Prompt A:
According to the excerpt on the Pak 36, how many guns did Ethiopia receive before the Italian invasion?
Prompt B:
Please update the excerpt on the Pak 36 between "- Cannone controcarro" and "cm Pak 162(i).", inclusive, with "purchased" replaced by "bought".

Excerpt provided:
In February 1942, the introduction of the Stielgranate 41 shaped charge meant that the Pak 36 could now penetrate most armour, although the low velocity of the projectile limited its range. The Pak 36s, together with the new shaped charges, were issued to Fallschirmjäger units and other lightly equipped troops. The gun's low weight meant that it could be easily moved by hand, and this mobility made it ideal for their purpose.

==Variants==
- 4 cm 40.M – This was a Hungarian design, and was the standard Hungarian light anti-tank gun. It was effectively a Pak 36 but rebarrelled to 40 mm calibre. This could fire the same ammunition as the Bofors 40 mm anti-aircraft gun, and also had a version of Stielgranate ammunition made for it. A modified version of this gun became the main gun of the 40M Turán I Hungarian medium tank.
- 37 mm anti-tank gun M1930 (1-K) – This was a Soviet anti-tank gun designed by Rheinmetall and produced under license, which was very similar to the Pak 35/36, but lacking some improvements. Guns captured by Germany were given the designation 3.7 cm Pak 158(r).
- Type 97 37 mm – This was a Japanese anti-tank gun designed by Rheinmetall and produced under license, which was similar to the Pak 35/36.
- Cannone controcarro da 37/45 – Italy purchased from Germany 40 Pak 35/36 guns during the Spanish civil war and more during World war II. The guns captured by Germany after the Italian defeat were given the designation 3.7 cm Pak 162(i).
- The Netherlands were also a user of the Pak 35/36. Guns captured by Germany were given the designation 3.7 cm Pak 153(h).

==Operators==

- Ethiopia – Received 12 guns before the Italian invasion
- Republic of China
- Estonia
- Finland – 37 PstK/37 and 37 PstK/40
- Nazi Germany
- Kingdom of Greece
- Guatemala – Delivered by Czechoslovakia in May 1953
- Hungary
- Kingdom of Italy - designated as Cannone controcarro da 37/45
- Italian Social Republic
- Empire of Japan – Produced under license as the 37mm Type 97 gun
- Netherlands
- Kingdom of Romania
- Slovak Republic (1939–1945)

Dataset excerpts:
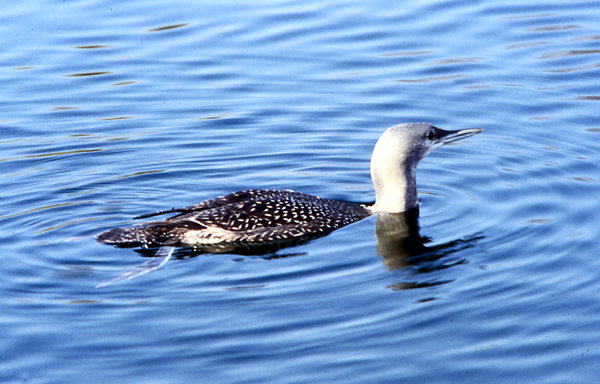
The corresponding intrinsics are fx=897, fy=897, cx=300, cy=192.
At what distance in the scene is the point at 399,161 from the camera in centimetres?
743

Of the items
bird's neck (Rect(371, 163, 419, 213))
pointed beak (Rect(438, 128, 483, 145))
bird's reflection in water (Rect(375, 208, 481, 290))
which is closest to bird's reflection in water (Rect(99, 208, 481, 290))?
bird's reflection in water (Rect(375, 208, 481, 290))

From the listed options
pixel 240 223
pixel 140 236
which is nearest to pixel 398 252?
pixel 240 223

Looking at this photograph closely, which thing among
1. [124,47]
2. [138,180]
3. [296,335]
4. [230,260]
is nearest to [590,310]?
[296,335]

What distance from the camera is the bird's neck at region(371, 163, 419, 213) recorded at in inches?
293

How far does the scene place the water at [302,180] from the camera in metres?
5.20

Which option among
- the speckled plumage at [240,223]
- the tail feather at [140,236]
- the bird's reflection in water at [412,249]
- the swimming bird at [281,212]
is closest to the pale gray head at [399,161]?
the swimming bird at [281,212]

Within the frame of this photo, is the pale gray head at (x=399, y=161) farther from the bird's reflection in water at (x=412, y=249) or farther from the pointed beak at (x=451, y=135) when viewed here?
the bird's reflection in water at (x=412, y=249)

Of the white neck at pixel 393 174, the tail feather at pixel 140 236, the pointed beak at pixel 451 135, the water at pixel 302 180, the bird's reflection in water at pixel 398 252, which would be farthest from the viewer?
the pointed beak at pixel 451 135

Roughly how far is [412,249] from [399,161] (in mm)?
973

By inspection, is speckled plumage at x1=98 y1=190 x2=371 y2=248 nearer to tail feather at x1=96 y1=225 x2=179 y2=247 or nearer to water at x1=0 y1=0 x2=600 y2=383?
tail feather at x1=96 y1=225 x2=179 y2=247

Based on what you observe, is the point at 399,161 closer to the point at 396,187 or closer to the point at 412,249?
the point at 396,187

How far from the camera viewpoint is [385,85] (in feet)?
33.5

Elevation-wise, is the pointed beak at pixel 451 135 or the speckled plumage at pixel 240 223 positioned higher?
the pointed beak at pixel 451 135

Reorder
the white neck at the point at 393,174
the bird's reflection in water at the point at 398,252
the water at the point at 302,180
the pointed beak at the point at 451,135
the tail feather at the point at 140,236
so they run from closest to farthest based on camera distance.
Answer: the water at the point at 302,180 → the bird's reflection in water at the point at 398,252 → the tail feather at the point at 140,236 → the white neck at the point at 393,174 → the pointed beak at the point at 451,135
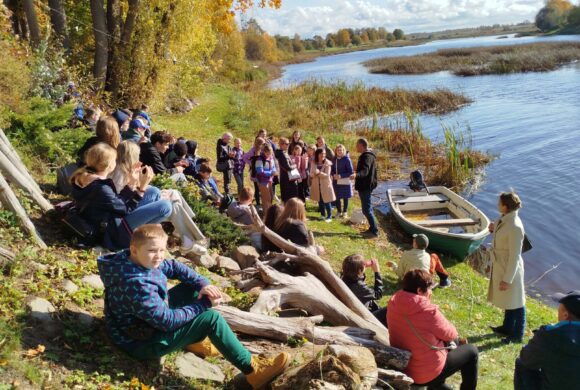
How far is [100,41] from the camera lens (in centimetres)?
1658

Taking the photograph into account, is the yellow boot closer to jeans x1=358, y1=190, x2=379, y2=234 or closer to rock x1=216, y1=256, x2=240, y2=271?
rock x1=216, y1=256, x2=240, y2=271

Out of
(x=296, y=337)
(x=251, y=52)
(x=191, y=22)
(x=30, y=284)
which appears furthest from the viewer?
(x=251, y=52)

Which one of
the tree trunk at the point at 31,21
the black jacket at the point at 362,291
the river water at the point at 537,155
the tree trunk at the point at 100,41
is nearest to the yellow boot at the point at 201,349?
the black jacket at the point at 362,291

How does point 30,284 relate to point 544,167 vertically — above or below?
above

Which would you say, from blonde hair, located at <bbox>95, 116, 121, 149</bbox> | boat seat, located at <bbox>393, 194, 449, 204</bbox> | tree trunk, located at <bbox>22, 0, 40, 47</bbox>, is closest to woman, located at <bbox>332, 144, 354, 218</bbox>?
boat seat, located at <bbox>393, 194, 449, 204</bbox>

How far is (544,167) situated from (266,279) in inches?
681

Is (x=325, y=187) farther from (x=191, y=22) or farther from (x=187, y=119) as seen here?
(x=187, y=119)

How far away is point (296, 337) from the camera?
500cm

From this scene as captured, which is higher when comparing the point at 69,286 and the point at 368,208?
the point at 69,286

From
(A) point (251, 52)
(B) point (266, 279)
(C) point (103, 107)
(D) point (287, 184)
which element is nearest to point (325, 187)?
(D) point (287, 184)

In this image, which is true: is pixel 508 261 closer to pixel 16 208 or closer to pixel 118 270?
pixel 118 270

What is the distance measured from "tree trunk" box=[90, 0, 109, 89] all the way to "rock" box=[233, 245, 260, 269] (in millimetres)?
11472

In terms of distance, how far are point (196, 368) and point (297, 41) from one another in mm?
133757

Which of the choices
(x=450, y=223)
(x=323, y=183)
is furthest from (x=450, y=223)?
(x=323, y=183)
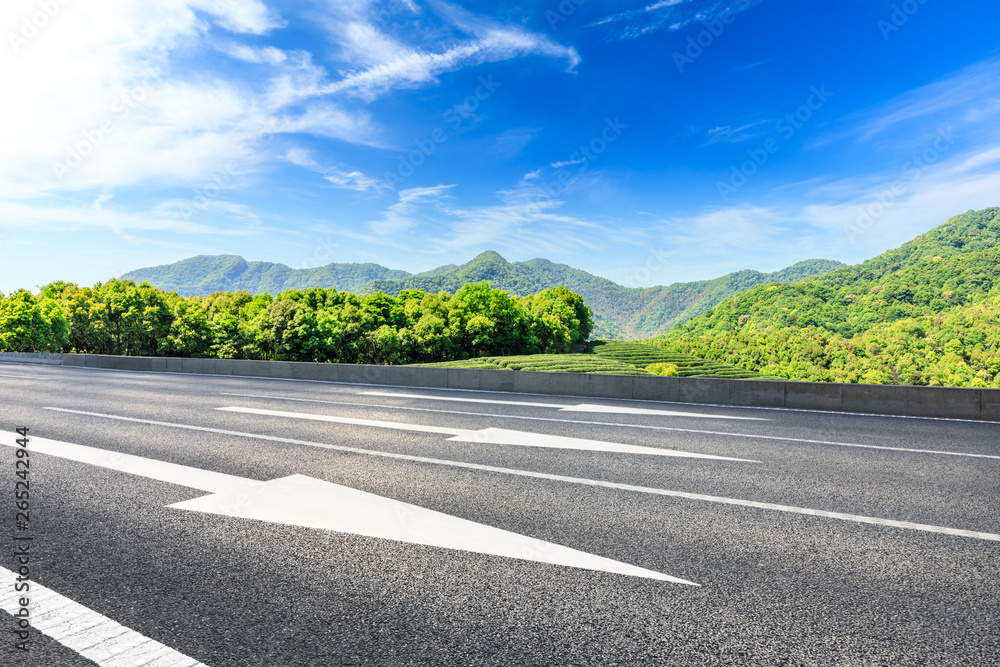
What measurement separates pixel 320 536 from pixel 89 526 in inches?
72.8

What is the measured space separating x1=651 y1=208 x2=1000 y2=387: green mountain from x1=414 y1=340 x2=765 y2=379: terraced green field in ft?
46.5

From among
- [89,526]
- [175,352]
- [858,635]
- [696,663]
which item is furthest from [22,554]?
[175,352]

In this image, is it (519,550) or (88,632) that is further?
(519,550)

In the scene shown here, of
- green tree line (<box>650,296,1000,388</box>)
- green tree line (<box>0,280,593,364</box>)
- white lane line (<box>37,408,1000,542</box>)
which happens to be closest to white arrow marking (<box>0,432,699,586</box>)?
white lane line (<box>37,408,1000,542</box>)

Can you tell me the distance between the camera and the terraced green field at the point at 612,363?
64625mm

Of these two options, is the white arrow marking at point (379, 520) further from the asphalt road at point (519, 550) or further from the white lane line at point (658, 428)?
the white lane line at point (658, 428)

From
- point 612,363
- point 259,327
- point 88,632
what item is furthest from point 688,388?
point 259,327

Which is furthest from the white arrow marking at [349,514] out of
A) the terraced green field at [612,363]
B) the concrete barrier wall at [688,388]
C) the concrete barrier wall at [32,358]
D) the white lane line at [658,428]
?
the terraced green field at [612,363]

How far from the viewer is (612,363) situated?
7162 centimetres

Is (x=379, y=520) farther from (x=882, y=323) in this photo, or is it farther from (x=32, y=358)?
(x=882, y=323)

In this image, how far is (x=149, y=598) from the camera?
121 inches

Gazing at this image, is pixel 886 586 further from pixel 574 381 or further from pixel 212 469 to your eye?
pixel 574 381

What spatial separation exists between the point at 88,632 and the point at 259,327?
69401mm

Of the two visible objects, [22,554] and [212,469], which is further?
[212,469]
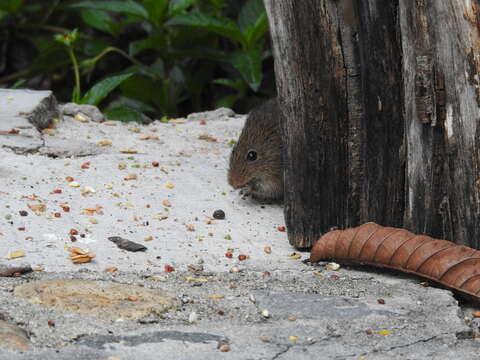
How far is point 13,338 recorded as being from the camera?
2.91 metres

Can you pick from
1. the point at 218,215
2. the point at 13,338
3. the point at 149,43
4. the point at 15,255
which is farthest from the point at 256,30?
the point at 13,338

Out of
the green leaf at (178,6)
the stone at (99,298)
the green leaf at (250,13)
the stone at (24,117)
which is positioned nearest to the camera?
the stone at (99,298)

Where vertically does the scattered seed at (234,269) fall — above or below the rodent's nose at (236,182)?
below

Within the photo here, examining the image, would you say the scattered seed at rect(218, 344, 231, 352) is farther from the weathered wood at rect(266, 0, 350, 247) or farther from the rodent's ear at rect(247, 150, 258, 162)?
the rodent's ear at rect(247, 150, 258, 162)

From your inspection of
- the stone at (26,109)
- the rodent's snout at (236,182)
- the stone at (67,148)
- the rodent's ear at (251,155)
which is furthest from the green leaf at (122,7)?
the rodent's snout at (236,182)

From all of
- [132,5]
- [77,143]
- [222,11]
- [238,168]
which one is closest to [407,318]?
[238,168]

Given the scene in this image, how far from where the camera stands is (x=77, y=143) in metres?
5.73

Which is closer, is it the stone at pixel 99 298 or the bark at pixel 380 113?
the stone at pixel 99 298

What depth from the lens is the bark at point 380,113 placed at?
374 cm

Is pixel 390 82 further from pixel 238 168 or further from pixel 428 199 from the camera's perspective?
pixel 238 168

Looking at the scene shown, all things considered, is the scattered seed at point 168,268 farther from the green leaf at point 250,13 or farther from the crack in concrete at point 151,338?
the green leaf at point 250,13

Worked solution A:
Ethiopia received 12 guns.

Worked solution B:
- Cannone controcarro da 37/45 – Italy bought from Germany 40 Pak 35/36 guns during the Spanish civil war and more during World war II. The guns captured by Germany after the Italian defeat were given the designation 3.7 cm Pak 162(i).